Cloudflare’s new policy urges AI companies to pay publishers for content and separate search from training crawlers

Cloudflare recently announced that it will make important adjustments to the default configuration of websites using its services, setting a new "deadline" for the entire artificial intelligence industry: requiring AI companies to clearly distinguish web crawlers used for traditional search from crawlers used for AI agents and model training by September 15 this year, otherwise these "mixed-use" crawlers will be blocked by default on a large number of advertising pages.

According to the details announced by Cloudflare, any data crawler that is used for search, AI agent invocation, and model training at the same time will be blocked from crawling by default if it accesses a web page that hosts advertisements, unless the website owner actively changes the relevant settings. These new default settings will apply to new Cloudflare customers, new sites created by existing customers, and all existing free user sites. This move will directly affect the way AI model providers obtain web content for training and service generation, and will also change the data supply pattern behind AI agent services.

Cloudflare pointed out that most website owners hope that their content can be discovered through traditional search engines, and are also happy to be cited by AI services under certain conditions, but they do not want their intellectual property rights to be misappropriated for free and on a large scale without authorization. Cloudflare named "the world's largest search engine" (apparently pointing to Google) in its description, saying it has "approximately twice the amount of accessible information" compared to other AI companies. The reason is that the search giant makes it difficult for sites to maintain search visibility while completely avoiding the use of AI.

Google has always refuted similar general accusations, emphasizing that it provides a robot called "Google Extended" for sites to choose, which is used to explicitly refuse website content to be used for AI training and AI products and services such as Gemini Apps and Vertex API, without affecting the inclusion of the website in Google search. However, while Google's core crawler Googlebot indexes pages for search, it also provides data support for search-embedded AI functions such as AI Overviews and AI Mode.

Matthew Prince, co-founder and CEO of Cloudflare, said in the announcement that as the Internet traffic structure changes, "the vast majority of traffic on the Internet today is no longer accessed by humans." The industry had previously expected that the inflection point where "robot traffic exceeds human traffic" would not occur until next year. He emphasized: “In this case, we must go further and move faster to truly form a sustainable ecosystem.”

Prince said that Cloudflare's new tools and partnerships will provide website owners with greater visibility and business opportunities in the AI era, while also benefiting AI crawlers with clear uses and transparent intentions. He hopes that by adjusting the default policy, he can force "mixed-purpose crawlers" to clearly separate traditional search from agent calls and training purposes. At the external business level, Cloudflare provides a variety of products to help users build their own AI systems. On the other hand, it has also launched a series of "control enhancement" tools for publishers and content parties in recent years.

As early as 2024, Cloudflare launched a tool specifically to combat AI crawlers, and then launched a market called "Pay Per Crawl" in 2025, allowing websites to charge AI crawlers for crawling fees. The latest news shows that this model is further evolving into "Pay Per Use", that is, it no longer only charges based on "crawling behavior", but charges AI companies based on the actual "value creation" of the content in the AI system.

Cloudflare pointed out that this "pay-per-use" model not only provides publishers with new revenue channels, but also helps save their bandwidth and computing resources, because its internal data shows that more than 50% of AI crawler crawling traffic is spent on repeatedly crawling pages that have not been updated. Through new billing and control mechanisms, publishers can prioritize limited resources on truly valuable requests while imposing financial constraints on "ineffective duplicate crawls."

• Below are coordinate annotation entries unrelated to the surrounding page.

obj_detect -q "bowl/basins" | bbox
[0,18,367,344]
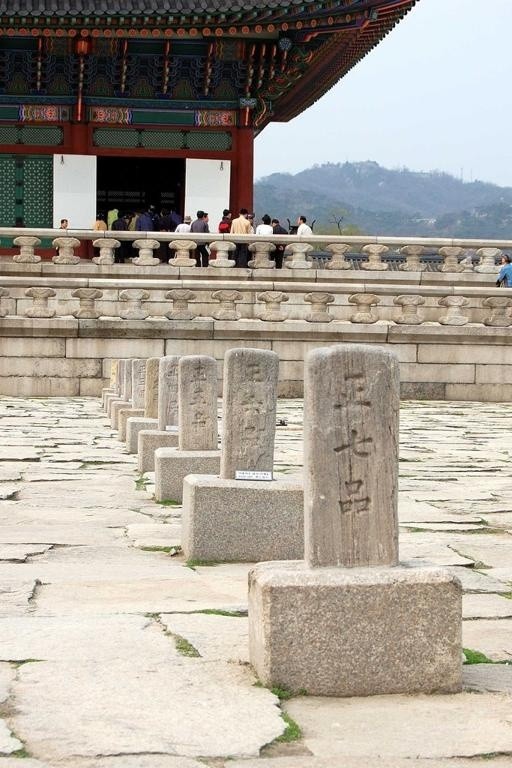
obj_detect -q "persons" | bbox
[497,252,512,288]
[94,203,287,266]
[297,217,312,260]
[55,220,68,255]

In terms of specific implementation cooperation, Cloudflare has currently launched pilot projects with two partners, Ceramic.ai and You.com. When publishers choose to join the program, they will receive corresponding compensation as long as their content appears in Ceramic's AI search results or is accessed as a piece of "paid premium content" by You.com. Cloudflare said that other AI companies can also customize and expand this payment model according to their own product forms.

Against the background of increasing regulatory and public attention on AI crawling and copyright issues, Cloudflare's policy adjustments and business model upgrades are obviously aimed at gaining more say and profit space for publishers, while also putting new transparency and compliance pressure on AI companies. For the AI industry, while continuing to rely on massive web content to train and run various intelligent agents, how to strike a balance between technical convenience and the rights and interests of content owners will become an unavoidable core issue in the future.